(Items from a dataset)
Begin
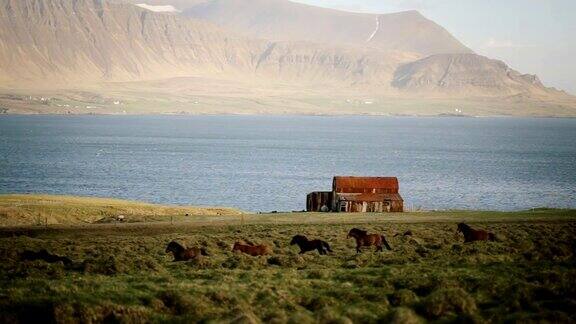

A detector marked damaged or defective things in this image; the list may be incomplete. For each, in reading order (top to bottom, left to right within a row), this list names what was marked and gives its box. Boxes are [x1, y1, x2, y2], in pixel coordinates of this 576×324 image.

rusty red barn [306, 177, 404, 213]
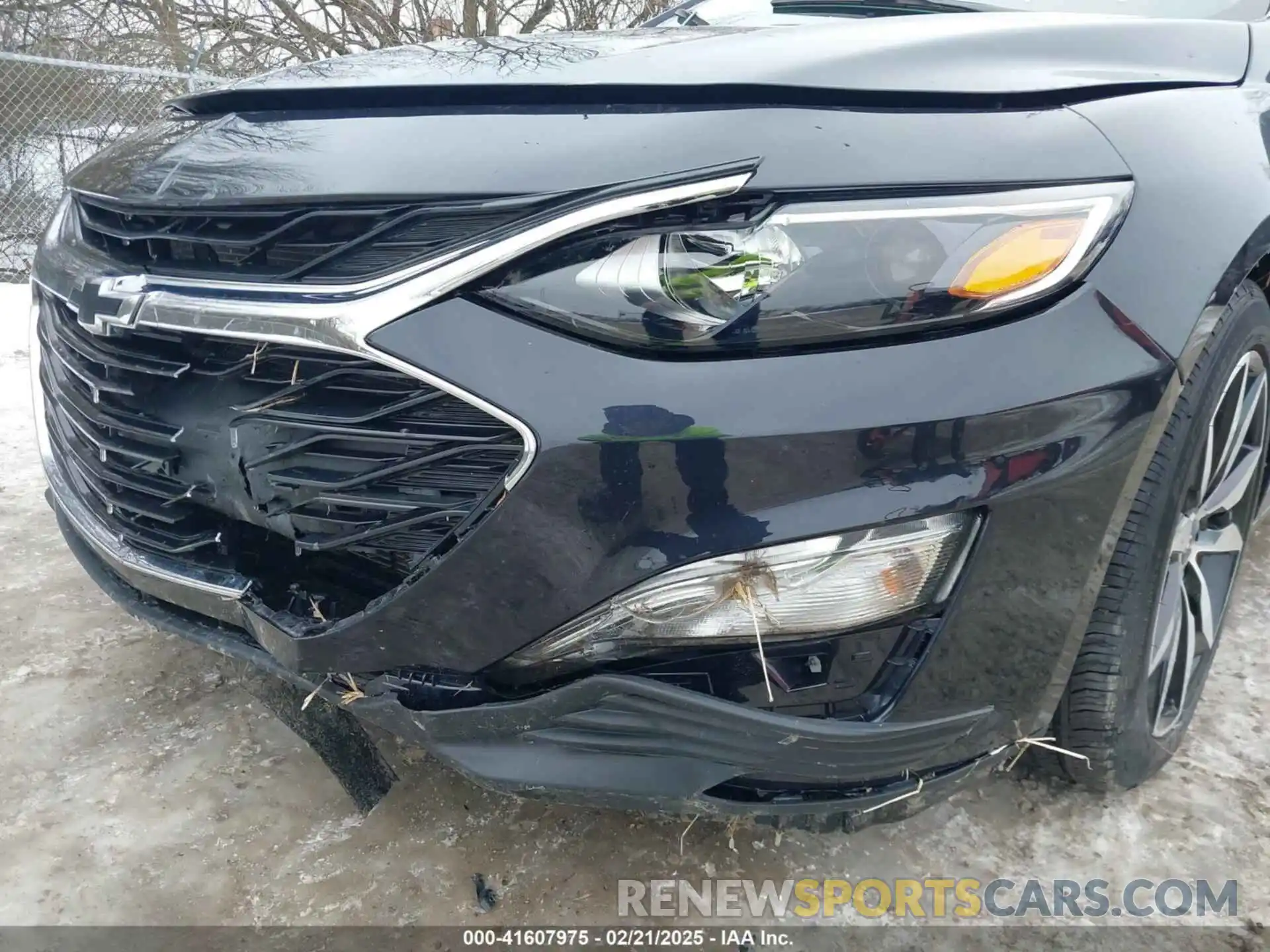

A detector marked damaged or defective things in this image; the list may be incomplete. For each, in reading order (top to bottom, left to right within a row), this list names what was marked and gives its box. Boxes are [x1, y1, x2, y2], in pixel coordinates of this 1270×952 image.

bent hood [171, 13, 1249, 115]
damaged grille [71, 192, 534, 284]
damaged grille [38, 292, 527, 624]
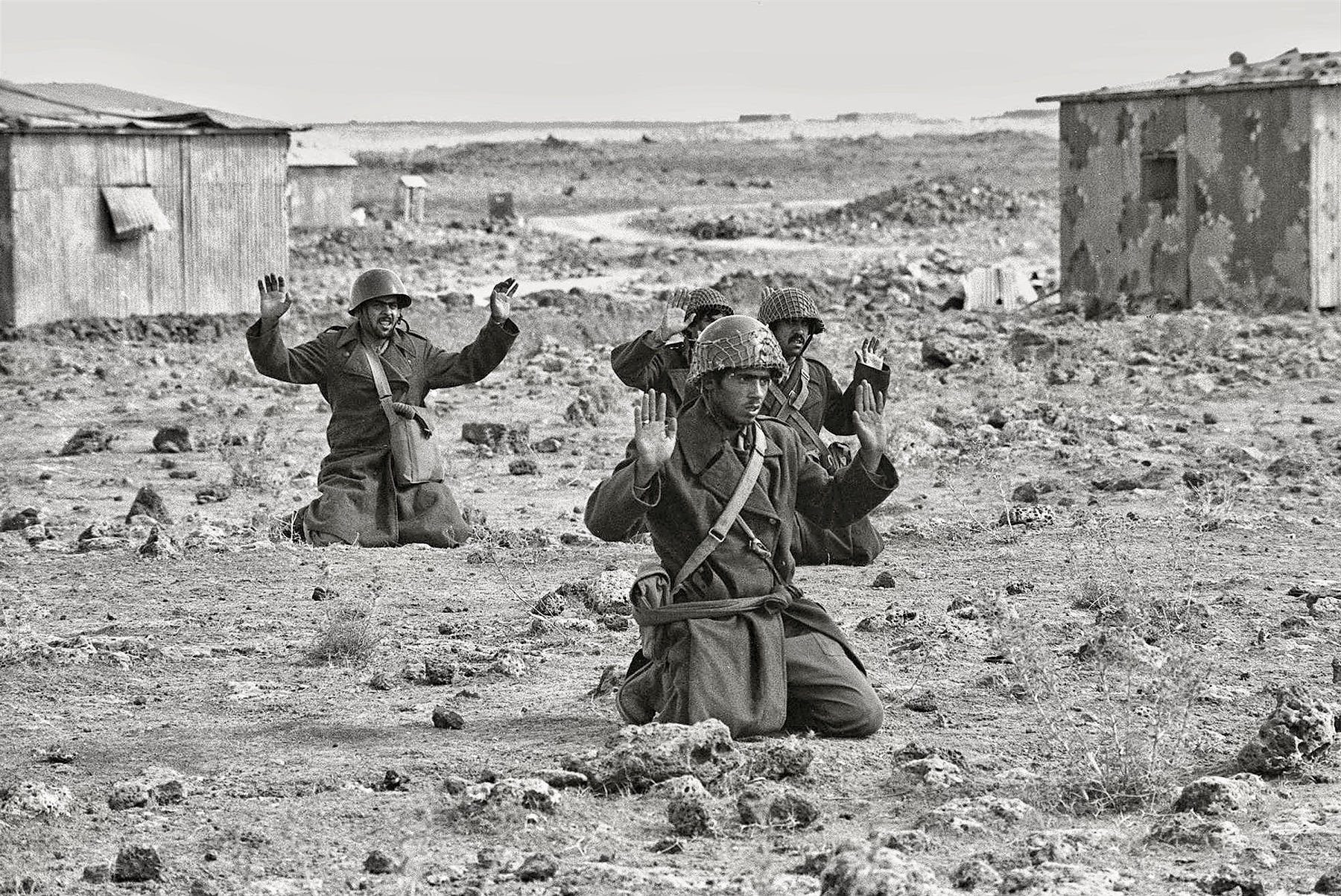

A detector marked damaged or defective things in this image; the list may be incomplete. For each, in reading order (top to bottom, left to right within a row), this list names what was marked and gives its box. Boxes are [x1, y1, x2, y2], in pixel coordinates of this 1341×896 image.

rusted tin roof [1035, 47, 1341, 102]
rusted tin roof [0, 80, 294, 132]
rusted tin roof [285, 145, 356, 168]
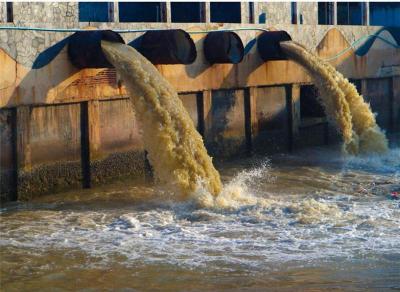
End
=== What the task asks ===
Write out the lines above as a numbered list, skipping blank lines and leaving out the pictures.

=== Written response ===
1. A detector marked damaged or defective things in this image; the list may be incomplete. For each, in reading order (top to bottom, left to right within a row), this list names what was marked and gives its box. Boxes are [x1, y1, x2, y2], in pixel coordinates of this 576×324 image.
2. rusty red barn [306, 177, 404, 213]
3. A detector marked damaged or defective things in this image; the list may be incomplete. For each, in reading order (top to bottom, left to right within a row), this list names what was marked and gives its box. Boxes are [x1, y1, x2, y2], in pixel coordinates of this 1270×952 image.
4. bent hood [171, 13, 1249, 115]
5. damaged grille [71, 192, 534, 284]
6. damaged grille [38, 292, 527, 624]
7. A detector marked damaged or defective things in this image; the list may be incomplete. For each, in reading order (top to bottom, left to right within a row), this list names what was marked and gives its box. Boxes are [x1, y1, x2, y2], in pixel coordinates of this 1341×896 image.
8. rusted tin roof [1035, 47, 1341, 102]
9. rusted tin roof [0, 80, 294, 132]
10. rusted tin roof [285, 145, 356, 168]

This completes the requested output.